As we have heard, the Government’s recently announced national resilience framework is welcome. It proposes a new institutional architecture to raise the profile of resilience within government and Parliament, with, as we recommended, a head of resilience equal in rank to the National Security Adviser; an annual parliamentary statement on resilience; a new national resilience academy to train up a new generation of risk-management professionals across relevant sectors; and a national exercising programme, embracing both military-style and virtual reality exercises to test our resilience to a range of risks.
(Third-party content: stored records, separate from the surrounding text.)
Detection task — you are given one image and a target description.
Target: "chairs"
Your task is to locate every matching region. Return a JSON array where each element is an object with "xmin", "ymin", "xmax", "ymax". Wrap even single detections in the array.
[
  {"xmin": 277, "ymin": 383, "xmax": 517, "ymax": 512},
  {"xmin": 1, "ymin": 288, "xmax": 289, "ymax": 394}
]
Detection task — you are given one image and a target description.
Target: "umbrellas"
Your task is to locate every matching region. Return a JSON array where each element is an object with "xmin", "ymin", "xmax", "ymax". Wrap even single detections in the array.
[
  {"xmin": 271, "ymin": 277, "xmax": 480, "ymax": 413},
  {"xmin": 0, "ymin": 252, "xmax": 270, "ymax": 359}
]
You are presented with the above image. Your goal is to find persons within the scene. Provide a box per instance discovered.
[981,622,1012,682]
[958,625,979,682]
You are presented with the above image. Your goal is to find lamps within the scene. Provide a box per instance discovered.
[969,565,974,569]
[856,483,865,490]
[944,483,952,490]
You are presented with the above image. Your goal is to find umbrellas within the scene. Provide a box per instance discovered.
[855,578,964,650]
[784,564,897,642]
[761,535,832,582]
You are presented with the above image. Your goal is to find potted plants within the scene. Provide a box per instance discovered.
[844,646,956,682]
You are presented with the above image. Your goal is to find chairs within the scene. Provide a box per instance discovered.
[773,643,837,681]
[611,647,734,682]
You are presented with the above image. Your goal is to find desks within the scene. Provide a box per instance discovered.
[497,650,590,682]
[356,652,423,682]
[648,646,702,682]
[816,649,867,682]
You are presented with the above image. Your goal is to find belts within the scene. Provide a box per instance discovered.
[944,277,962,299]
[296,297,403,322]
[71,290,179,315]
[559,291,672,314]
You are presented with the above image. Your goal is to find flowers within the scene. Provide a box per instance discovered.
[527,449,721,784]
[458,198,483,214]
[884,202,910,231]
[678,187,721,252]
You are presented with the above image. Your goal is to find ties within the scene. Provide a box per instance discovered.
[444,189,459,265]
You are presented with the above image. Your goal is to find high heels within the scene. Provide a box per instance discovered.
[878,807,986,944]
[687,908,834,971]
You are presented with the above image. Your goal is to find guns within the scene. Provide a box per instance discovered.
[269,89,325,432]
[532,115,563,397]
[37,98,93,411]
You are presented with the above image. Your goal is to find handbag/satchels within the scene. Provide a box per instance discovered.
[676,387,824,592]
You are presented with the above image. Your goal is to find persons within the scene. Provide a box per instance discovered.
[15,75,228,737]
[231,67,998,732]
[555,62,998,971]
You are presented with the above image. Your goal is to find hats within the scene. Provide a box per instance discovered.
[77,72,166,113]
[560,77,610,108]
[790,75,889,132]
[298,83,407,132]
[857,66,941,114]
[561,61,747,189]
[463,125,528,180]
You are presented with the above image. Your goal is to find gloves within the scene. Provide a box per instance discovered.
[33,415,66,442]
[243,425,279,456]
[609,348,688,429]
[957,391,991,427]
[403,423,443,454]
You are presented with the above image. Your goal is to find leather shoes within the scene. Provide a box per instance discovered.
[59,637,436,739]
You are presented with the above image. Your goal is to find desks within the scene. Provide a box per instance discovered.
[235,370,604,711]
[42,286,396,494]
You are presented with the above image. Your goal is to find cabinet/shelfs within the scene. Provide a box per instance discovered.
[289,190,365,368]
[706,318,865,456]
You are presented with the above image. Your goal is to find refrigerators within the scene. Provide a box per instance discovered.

This measure was, incidentally, forcefully advocated by the two former Defence Secretaries we were lucky to have on our committee.

The credibility, acumen and perseverance of the first person appointed as head of resilience will be a crucial determinant of where the scheme as a whole ends up by fostering practical and effective action of the kind that our committee recommends. Also crucial is whether the Chancellor signs up to spending whatever sums of money—probably quite modest—are needed to implement the framework’s proposals. Given these prerequisites, we would be on the verge of making real progress.

However, cross-party consensus on the institutional framework is essential if we are to properly address measures that stretch far beyond the timescales of a single Administration. A good start, already signalled by the shadow Paymaster-General, would be a manifesto commitment to nominate a Cabinet-level Minister with full-time responsibility for resilience. Moreover, the Opposition could add a series of substantive points not fully covered in the framework—in particular, establishing a statutory, independent resilience institute on the model of the Climate Change Committee or the Office for Budget Responsibility that can report to Parliament on the reality or unreality of the claims for resilience being made by relevant Ministers. That again was recommended by our committee. The UK should lead campaigning for the international co-operation that is needed to minimise the extreme threats, which are global—as most are.

If the Government vigorously implement their new framework, and the Opposition push more vigorously in these directions, then our democracy will be working as it should to protect society from catastrophe.